Inhibition of heparin-induced tau4RD aggregation by tryptanthrin and analogs, discovered by computationally-guided screening.

Tau4RD (5 μM) aggregation in the presence of 5 μM 3 kDa heparin, with 5 μM of TA, analogs 24, or vehicle control. (n = 3, error bands show mean +/-SEM.)

Effects of second and third generation TA analogs on heparin-induced tau4RD aggregation.

A) Structures of second generation TA analogs 5-17, with the table indicating substituents present at specified positions on the quinazoline ring for each analog. B) Tau4RD aggregation under standard conditions in the presence of second generation TA analog (5 μM) or vehicle control. The means (n = 3 or 4 technical replicates) are displayed for each trace. For visual clarity, error bands (mean +/-SEM) are displayed only for the vehicle trace. Other traces showed similar or lower technical variability. C) Structures of third generation analogs 19–30 derived from 16. D) Tau4RD aggregation in the presence of third generation TA analog (5 μM) or vehicle control. Traces and error bands are formatted as in panel B. Compounds 20, 24, and 25 (lower panel) were conducted at a DMSO concentration of 0.25% v/v, while all other experiments were conducted at 0.1% v/v DMSO.

TA analogs inhibit tau4RD aggregation in a substoichiometric, dose-dependent manner.

A) Tau4RD aggregation under standard conditions in the presence of varying concentrations of the third generation compound 27 or vehicle control (n = 3 or 4, mean displayed for all analog traces, S.E.M. error band displayed solely for the vehicle trace). F50 is defined as the fluorescence measured at the transition midpoint of the vehicle trace (t50), whether in the absence [F50(0)] or presence [F50(C)] of varying concentrations of compound. B) Dose-response curves of F50(C) normalized to F50(0) measured on the same plate for compounds 16 and 27, demonstrating nanomolar potency. Best-fit EC50 values are shown, with 95% confidence intervals estimated from resampling shown in parentheses. C) Schematic of resampling protocol used to estimate confidence intervals of best-fit EC50 values.

TA analogs are most active early in the aggregation process.

Tau4RD aggregation with delayed addition of 5 μM TA analog at t = 0, 2, 4, or 8 hours (n = 3, mean +/-SEM). Inhibition was observed when analogs were added early in the aggregation lag phase but not once the elongation phase began. This suggests that TA analogs preferentially inhibit primary nucleation.

Inhibition of seeded tau4RD aggregation by TA analogs.

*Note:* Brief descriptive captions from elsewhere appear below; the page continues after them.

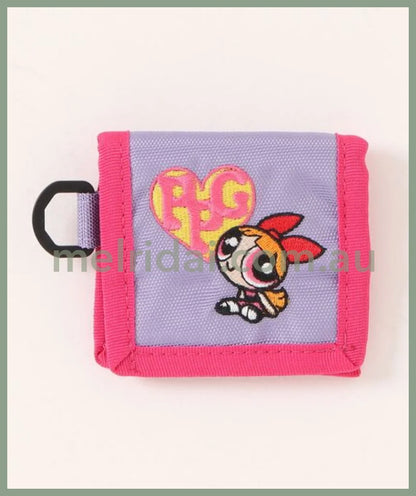 The Powerpuff Girls | Embroidery Mini Pouch Coin Purse 75×75Mm Blossom 花花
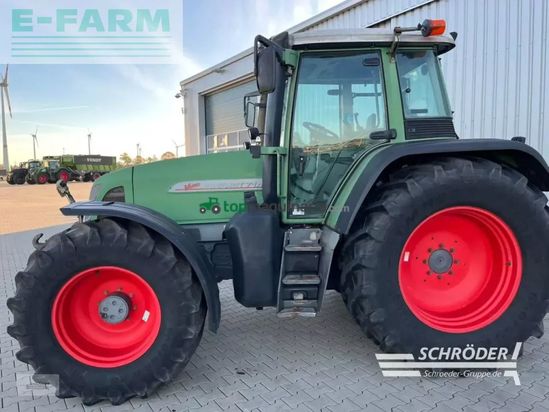 Tractor agrícola - Fendt - 714 vario
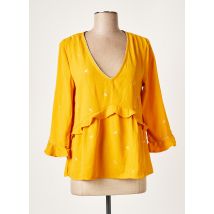 ARTLOVE - Blouse jaune en polyester pour femme - Taille 38 - Modz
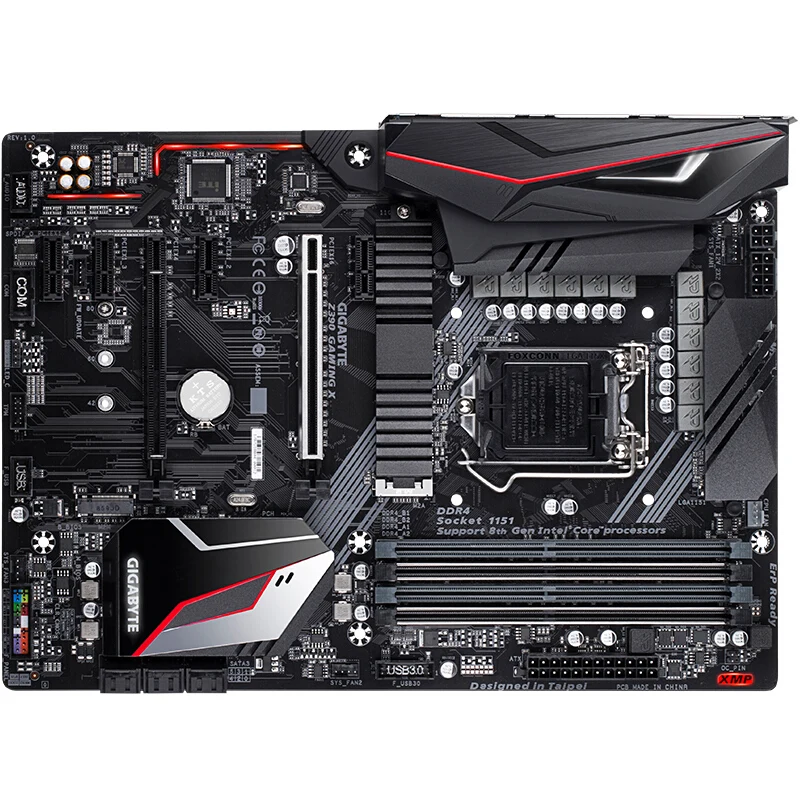 Gigabyte Z390 Gaming X Intel Z390 Chipset Gaming Motherboard +intel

A) Aggregation of 5 μM tau4RD and 5 μM 3 kDa heparin, seeded with 5% (w/w) pre-formed fibril in the presence of 5 μM TA analog or vehicle control. Traces indicate mean +/-SEM (n = 3 or 4). B) Seeded elongation measured over a range of compound concentrations, with linear fits (bold lines) used to estimate elongation rates. Traces indicate mean +/-SEM (n = 3 or 4). C) kseeded rates from B plotted against compound concentration and fit to Equation 2, with 95% C.I. estimated by resampling.

Proposed mechanism of action of tryptanthrin and its analogs.

Substoichiometric inhibition of early-stage aggregation indicates that TA analogs bind selectively and tightly to tau aggregation nuclei or their close precursors. Substoichiometric inhibition of seeded aggregation indicates that TA analogs can also inhibit subsesquent elongation or secondary nucleation, albeit with lower potency.